Babam, ateist olmamı tercih edeceğini söyledi! Annem dışında herkes
benimle arasına görünmez bir duvar koymuştu. Ama zamanla kabul ettiler.
Şu an İslâm’ın benim içimdeki güzel şeyleri açığa çıkardığını, şimdiye
kadarkinden çok daha iyi biri olduğumu görebiliyorlar. Hayranlarım da da
çok şaşırdı. Metal dünyasında konuşulacak çok şey vardı ve sayısız
röportaj yaptım. Eski takipçilerimden bazılarını kaybetmiş olabilirim;
fakat kesinlikle yeni hayranlar kazandım. Hayranlarımdan bir kısmı benim
gibi Müslüman oldu. Elhamdülillah!
Ancitent gibi metalin en koyu tınılarıyla demlenen bir grup için böyle bir değişiklik kabullenilebilir miydi?
Gruptan İsveç’e taşındıktan sonra, 2003’ün sonlarına doğru
ayrılmıştım zaten. Ancitent’te bu konu hakkında konuştuğum tek kişi
Aphazel’di. Ona bunu anlattığımda hiçbir şey söylemeyip gülümsemişti.
Gülümsemesini durduramamıştı. Bununla eğleniyor gibiydi. Bana hiçbir
zaman neden Müslüman olduğumu sormadı. Sadece kabul etti ve büyük bir
ihtimalle bunu beklenmedik ve gülünç buldu. Çünkü artık onun tanıdığı
Deadly değildim. Grubun geri kalan üyeleri bunu internetten, yaptığım
röportajlardan ve web sitemden öğrendiler. Aklımı kaçırdığımı düşünenler
oldu.
Basın için sansasyonel tatlar içeren bir konu başlığı olmuşsunuzdur herhalde.
Oh evet, internette ve birçok müzik dergisinde bu konu hakkında çok
söylemler oldu. Ama olabildiğince seviyeli söylemlerdi bunlar. Hepsi
neden dinî bir yaşam tarzı benimsediğim ve neden dinler arasından
İslâm’ı kucakladığım yönünde, beni anlama yönünde yoğun bir gayret
içindeydi. Basının bu ilgisi Allah’ın bir lütfuydu benim için.
Böylelikle İslâm’a ve Müslümanlara duyulan öfke ve önyargıları belki bir
nebze kırmaya ve İslâm ve Kur’an hakkında doğru mesajlar vermeye
çalıştım.
Gözlerinizdeki filtre kalktı ve her şeyi farklı görmeye başladınız.
Peki bu filtre kulaklarınızda da var mıydı? Sesleri algılayışınızda bir
farklılık oldu mu? Şimdi müzik, hayatınızın neresinde duruyor?

▶ _Veri bölümü_
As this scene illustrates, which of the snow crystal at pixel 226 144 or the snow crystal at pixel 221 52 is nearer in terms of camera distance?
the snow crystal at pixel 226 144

▶ _Verilen görev A_
Alıntıya göre anlatıcı, Ancitent'te bu konuyu hangi kişiyle konuştu?
▶ _Verilen görev B_
Alıntıda "Şu an İslâm’ın" ifadesinden "şey söylemeyip gülümsemişti." ifadesine kadar uzanan kısmı olduğu gibi yazıya geçirin.
▶ _Verilen görev C_
Alıntıda "Gruptan İsveç'e taşındıktan sonra" diye başlayan paragrafı, ana bilgilerini koruyarak madde madde yeniden yazın.

▶ _Görev yanıtı A_
Yalnızca Aphazel ile.

▶ _Görev yanıtı B_
Şu an İslâm’ın benim içimdeki güzel şeyleri açığa çıkardığını, şimdiye
kadarkinden çok daha iyi biri olduğumu görebiliyorlar. Hayranlarım da da
çok şaşırdı. Metal dünyasında konuşulacak çok şey vardı ve sayısız
röportaj yaptım. Eski takipçilerimden bazılarını kaybetmiş olabilirim;
fakat kesinlikle yeni hayranlar kazandım. Hayranlarımdan bir kısmı benim
gibi Müslüman oldu. Elhamdülillah!
Ancitent gibi metalin en koyu tınılarıyla demlenen bir grup için böyle bir değişiklik kabullenilebilir miydi?
Gruptan İsveç’e taşındıktan sonra, 2003’ün sonlarına doğru
ayrılmıştım zaten. Ancitent’te bu konu hakkında konuştuğum tek kişi
Aphazel’di. Ona bunu anlattığımda hiçbir şey söylemeyip gülümsemişti.

▶ _Görev yanıtı C_
- İsveç'e taşındıktan sonra, 2003'ün sonlarına doğru gruptan ayrılmıştım.
- Ancitent'te bu konuyu yalnızca Aphazel ile konuştum.
- Aphazel hiçbir şey söylemedi, sadece gülümsedi ve gülümsemesini durduramadı.
- Bana neden Müslüman olduğumu hiç sormadı, sadece kabul etti.
- Büyük ihtimalle bunu beklenmedik ve gülünç buldu, çünkü artık onun tanıdığı Deadly değildim.
- Grubun diğer üyeleri bunu internetten, röportajlarımdan ve web sitemden öğrendi.
- Aklımı kaçırdığımı düşünenler oldu.